Better known by its German name saurkraut, choucroute is quintessential to Alsatian cuisine. You may have heard of the iconic Alsatian ‘choucroute garnie’, which includes different cuts of meats and sausages. We often forget that the main ingredient of this dish is actually the ‘choucroute’ i.e. fermented cabbage, which ties together all the ingredients of the final ‘choucroute garnie’ – garnished fermented cabbage.
Making homemade ‘choucroute’ is super easy. You just need three ingredients: cabbage, salt, and time!
INGREDIENTS/TOOLS FOR CHOUCROUTE
- Green cabbage
- Kosher salt
- Large sealable jar
- Pickling weight
DIRECTIONS FOR CHOUCROUTE
- Rinse the outside of the green cabbage and cut off any broken leaf.
- Tear off one large leaf and set it aside.
- Using a mandoline, slice all of the green cabbage.
- Add the sliced cabbage to a large bowl.
- Add the salt to the bowl.
- Mix well by hand. This should take 1 to 2 minutes.
- Let the cabbage sit for 15 minutes.
- Mix again for 1 minute.
- Wash the jar with hot water and dish soap. Rinse well.
- Add the cabbage to the jar. Press down as much as possible. There should about 5 cm of space between the top of the cabbage and the and the top of the jar.
- Add water until it almost reaches the top of the cabbage.

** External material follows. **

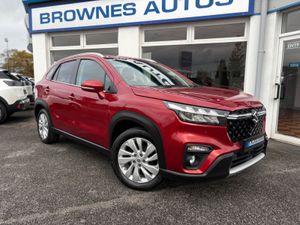 2023 Suzuki SX4 S-Cross Motion Petrol - Image 3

- Get the leaf that was set aside at the beginning, and add it on top. This leaf will help keep the sliced cabbage submerged.
Note: if you have a pickling weight, place it on top of the cabbage leaf. - Add again water until everything (including the picking weight) is submerged.
- Close and seal the jar.
- Let it sit at room temperature for 3 weeks. Open the jar every other day to release any buildup during fermentation.